WHAT TO PRODUCE
The output should be the listing below, limited to the lines from the one with "White Crystal Gold" through the one with "David Gilmour Pink", exact and without pictures.

DATA RECORDS
# # # # #

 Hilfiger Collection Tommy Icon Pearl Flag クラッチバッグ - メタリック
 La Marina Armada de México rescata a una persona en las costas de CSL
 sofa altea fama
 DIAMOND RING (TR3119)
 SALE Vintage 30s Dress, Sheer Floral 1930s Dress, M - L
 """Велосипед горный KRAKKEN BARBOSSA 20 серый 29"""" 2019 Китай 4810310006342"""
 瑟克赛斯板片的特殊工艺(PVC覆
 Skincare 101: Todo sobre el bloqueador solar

# # # # #

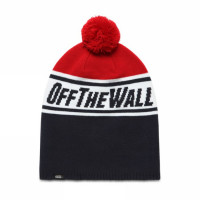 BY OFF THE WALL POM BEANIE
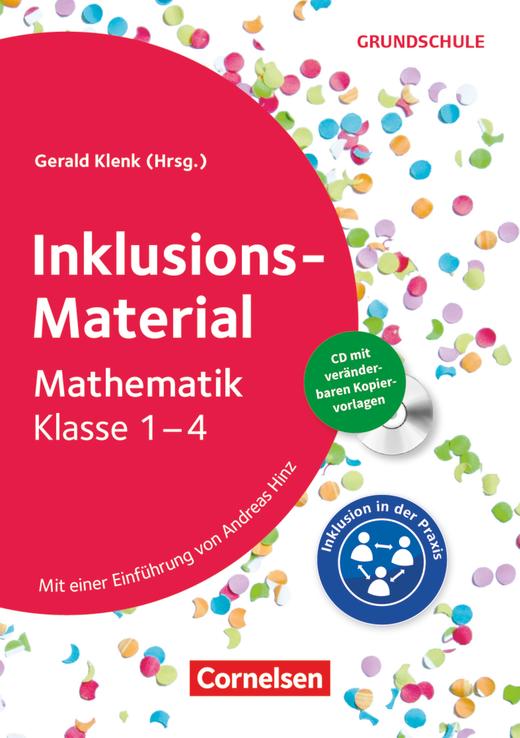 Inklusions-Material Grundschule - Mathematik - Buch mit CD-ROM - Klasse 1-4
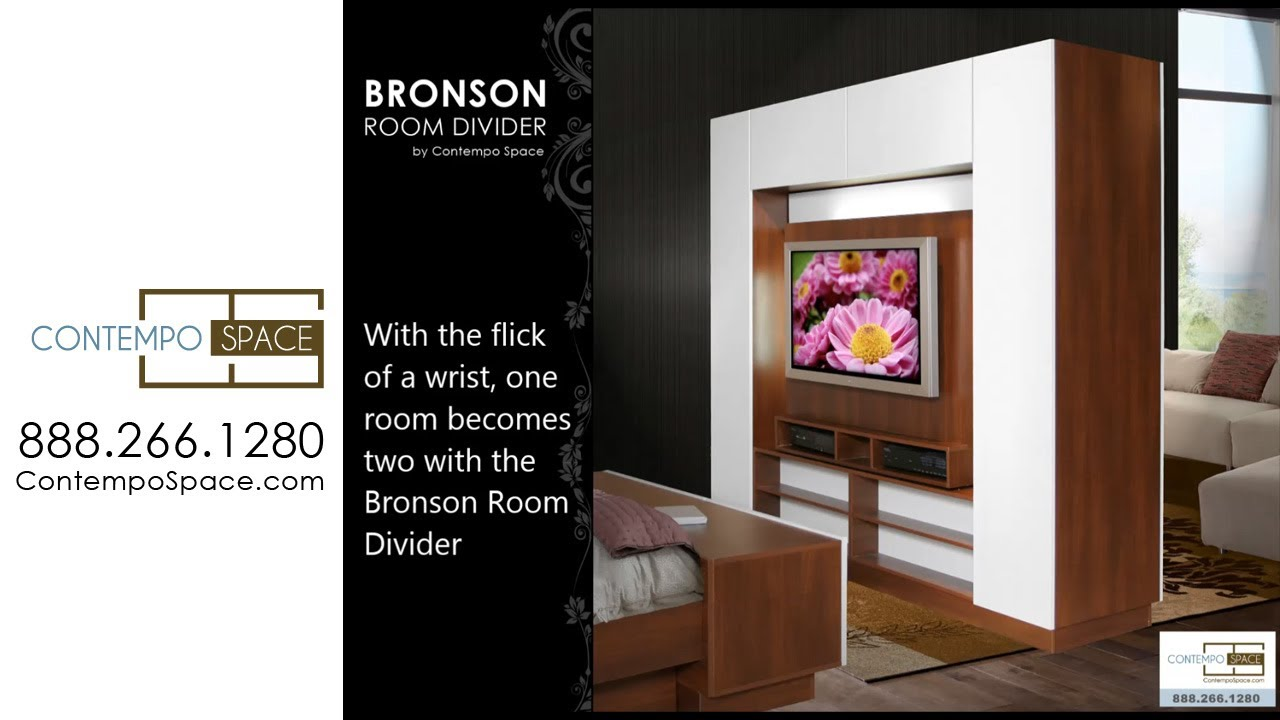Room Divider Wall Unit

# # # # #

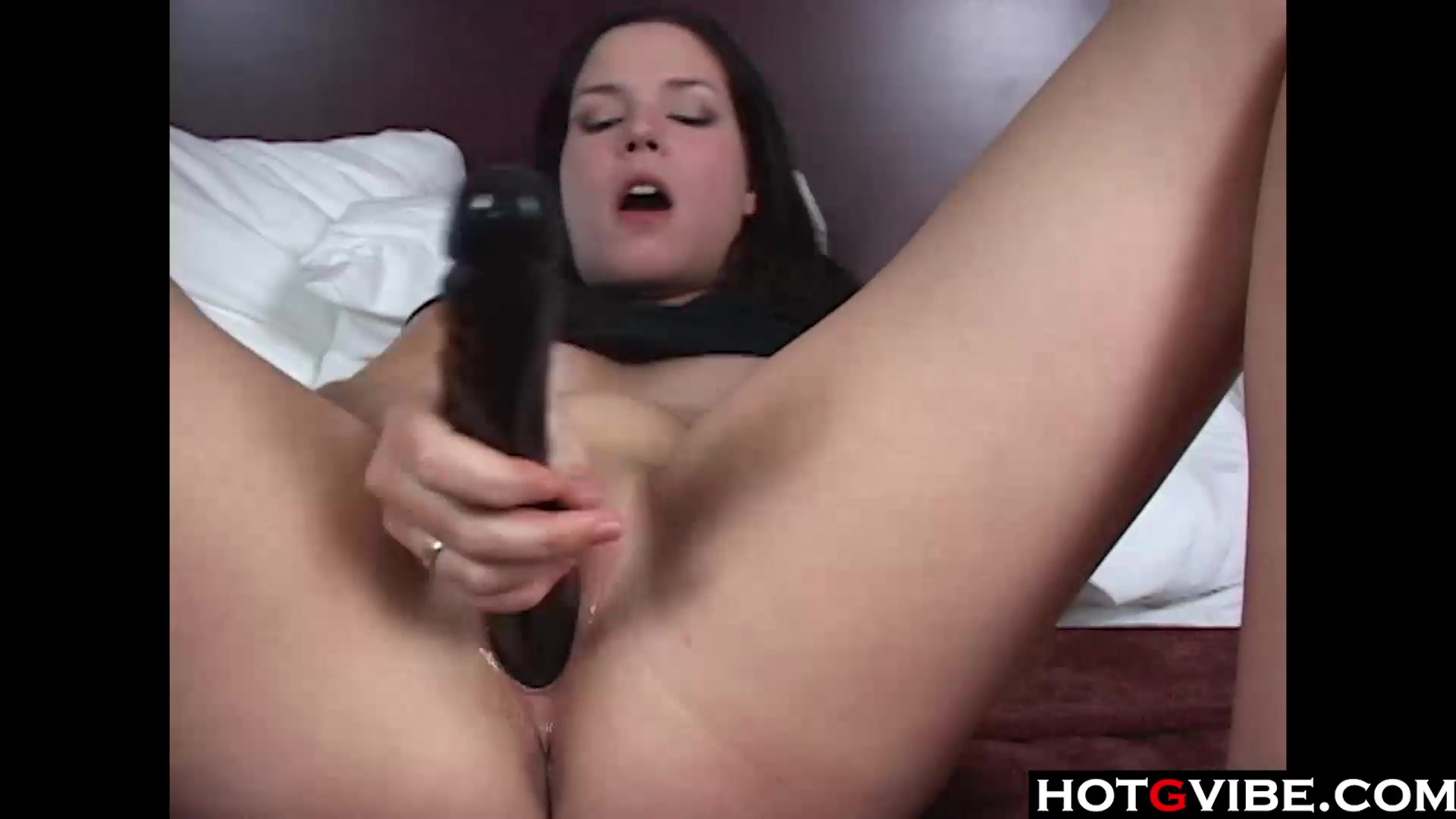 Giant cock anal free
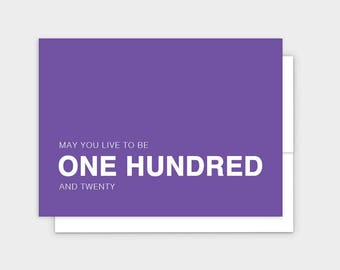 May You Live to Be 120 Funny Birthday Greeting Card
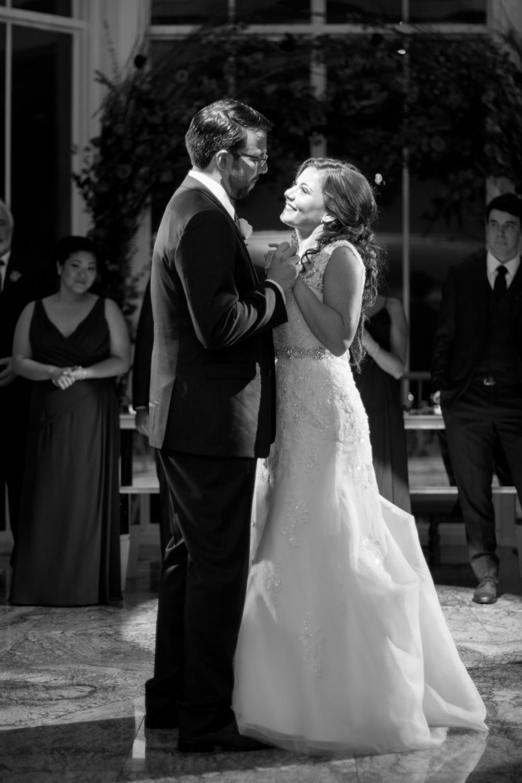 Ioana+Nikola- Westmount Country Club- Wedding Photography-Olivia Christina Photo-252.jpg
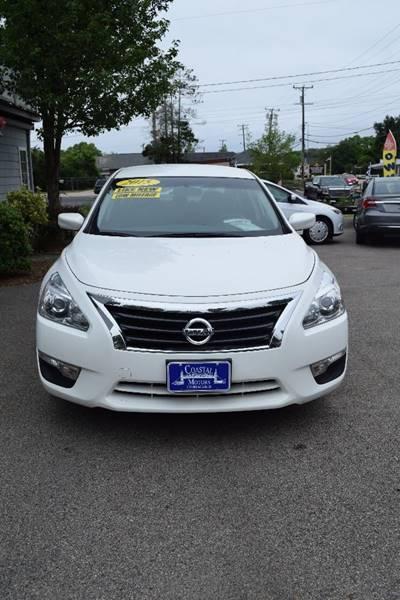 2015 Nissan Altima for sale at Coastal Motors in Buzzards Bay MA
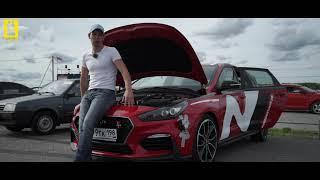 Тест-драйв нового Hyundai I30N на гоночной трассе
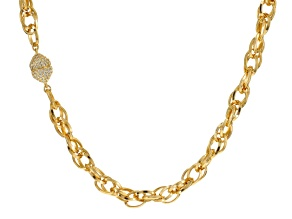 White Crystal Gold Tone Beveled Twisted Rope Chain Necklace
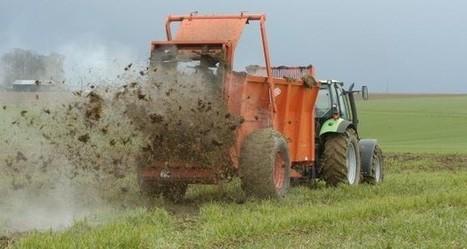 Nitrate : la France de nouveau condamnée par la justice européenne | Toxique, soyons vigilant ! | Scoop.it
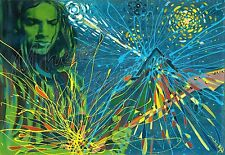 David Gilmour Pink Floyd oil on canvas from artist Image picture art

# # # # #

EXERCISE OUTPUT
 White Crystal Gold Tone Beveled Twisted Rope Chain Necklace
 Nitrate : la France de nouveau condamnée par la justice européenne | Toxique, soyons vigilant ! | Scoop.it
 David Gilmour Pink Floyd oil on canvas from artist Image picture art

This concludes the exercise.